== PROVIDED PASSAGE

At Lindenhurst High School, a military recruiter showed up at a faculty meeting with refreshments in hand and an offer to help teachers in their classrooms.
At Bellport High School, during homecoming, the Army tossed tiny footballs emblazoned with the words "Go Army" into the crowd.
At Hauppauge High School, a Marine recruiter set up a table in the cafeteria and chatted with students during lunch.
A high school is a military recruiter's dream, a centralized location of hundreds of potential enlistees eager to find their paths in life. But as the war in Iraq nears its fourth anniversary, some Long Island parents have begun voicing concern over recruiter access to their children, and schools have started to tighten their grip.
"A 15- or 16-year-old shouldn't be spoken to regarding their future without their parents there," said Patchogue-Medford High School principal Manuel Sanzone.
Sanzone said recruiters have never had unrestricted access to his school, but that recent parental concern has led to a new, stricter policy this year limiting recruiters to only two evenings on campus a year, during college and career nights.
Marine school visits are not random. On the walls of the Smithtown Marine Corps station hangs a giant map dotted with the locations of high schools and colleges, along with a tally of male seniors. Recruiters look for enlistees at football games and wrestling matches. They stop by pizza parlors, arcades or any other popular student hangouts. Recruiters also attend rock concerts or look for new recruits at the beach, where they hold competitions with free military-inscribed trinkets as prizes.
The Army offers a complete high school recruiting handbook with a month-by-month guideline. Recruiters are encouraged to attend school activities, eat lunch in the cafeteria often, deliver donuts and coffee to faculty and assist coaches and summer school teachers. "Be so helpful and so much a part of the school scene that you are in constant demand," the 2004 handbook advises. "Remember, first to contact, first to contract ... that doesn't just mean seniors or grads. It means having the Army perceived as a positive career choice as soon as young people begin to think about the future. If you wait until they're seniors, it's probably too late."

====
== RECORDS SHOWN

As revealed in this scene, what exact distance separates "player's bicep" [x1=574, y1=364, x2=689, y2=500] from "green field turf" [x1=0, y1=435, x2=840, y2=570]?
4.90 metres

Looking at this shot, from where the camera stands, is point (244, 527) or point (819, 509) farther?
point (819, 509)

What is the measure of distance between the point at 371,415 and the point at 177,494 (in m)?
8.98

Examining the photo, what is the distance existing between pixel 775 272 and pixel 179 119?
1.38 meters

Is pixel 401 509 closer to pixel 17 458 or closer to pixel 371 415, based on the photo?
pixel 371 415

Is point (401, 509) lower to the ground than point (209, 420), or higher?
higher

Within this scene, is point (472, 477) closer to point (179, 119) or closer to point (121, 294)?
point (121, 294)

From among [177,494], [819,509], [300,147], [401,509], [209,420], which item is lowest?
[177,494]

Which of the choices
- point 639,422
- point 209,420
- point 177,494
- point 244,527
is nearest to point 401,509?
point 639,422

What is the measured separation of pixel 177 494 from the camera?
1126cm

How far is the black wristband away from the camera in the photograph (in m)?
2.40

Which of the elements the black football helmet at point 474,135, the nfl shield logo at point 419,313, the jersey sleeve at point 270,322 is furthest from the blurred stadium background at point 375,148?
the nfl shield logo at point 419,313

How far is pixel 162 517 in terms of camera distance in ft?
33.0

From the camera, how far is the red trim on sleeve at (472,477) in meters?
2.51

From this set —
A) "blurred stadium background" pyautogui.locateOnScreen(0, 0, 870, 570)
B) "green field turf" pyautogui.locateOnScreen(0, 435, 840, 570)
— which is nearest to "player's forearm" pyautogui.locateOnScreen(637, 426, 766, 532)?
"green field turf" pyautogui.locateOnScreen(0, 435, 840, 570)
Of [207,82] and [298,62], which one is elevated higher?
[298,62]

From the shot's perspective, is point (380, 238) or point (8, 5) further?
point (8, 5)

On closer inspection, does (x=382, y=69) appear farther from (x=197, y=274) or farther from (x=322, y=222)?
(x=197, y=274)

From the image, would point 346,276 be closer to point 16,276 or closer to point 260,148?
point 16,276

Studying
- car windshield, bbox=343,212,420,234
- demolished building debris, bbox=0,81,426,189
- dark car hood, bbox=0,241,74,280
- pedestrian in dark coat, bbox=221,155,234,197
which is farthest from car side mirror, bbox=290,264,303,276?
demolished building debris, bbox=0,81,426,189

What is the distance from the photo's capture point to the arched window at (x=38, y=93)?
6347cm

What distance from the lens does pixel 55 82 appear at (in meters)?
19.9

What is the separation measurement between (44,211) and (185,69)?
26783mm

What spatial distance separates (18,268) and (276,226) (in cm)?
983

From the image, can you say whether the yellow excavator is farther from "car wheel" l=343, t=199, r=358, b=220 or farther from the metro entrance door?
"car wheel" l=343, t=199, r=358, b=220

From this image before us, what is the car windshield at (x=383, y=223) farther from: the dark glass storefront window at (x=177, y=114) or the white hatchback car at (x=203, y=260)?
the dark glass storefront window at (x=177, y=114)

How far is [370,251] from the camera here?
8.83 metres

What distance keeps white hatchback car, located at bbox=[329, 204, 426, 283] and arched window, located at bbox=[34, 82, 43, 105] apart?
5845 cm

====

### TASK LIST
**A.** Name every high school mentioned in the recruiting passage.
**B.** Convert the entries into a JSON list of strings, one string per line, with blank lines omitted. Begin at the line that has "From this set —" and stop after the line that has "426, 766, 532)?".
The entries have no connection to the recruiting passage.

### ANSWERS FOR THE TASKS
**A.**
- Lindenhurst High School
- Bellport High School
- Hauppauge High School
- Patchogue-Medford High School

**B.**
[
  "From this set —",
  "A) \"blurred stadium background\" pyautogui.locateOnScreen(0, 0, 870, 570)",
  "B) \"green field turf\" pyautogui.locateOnScreen(0, 435, 840, 570)",
  "— which is nearest to \"player's forearm\" pyautogui.locateOnScreen(637, 426, 766, 532)?"
]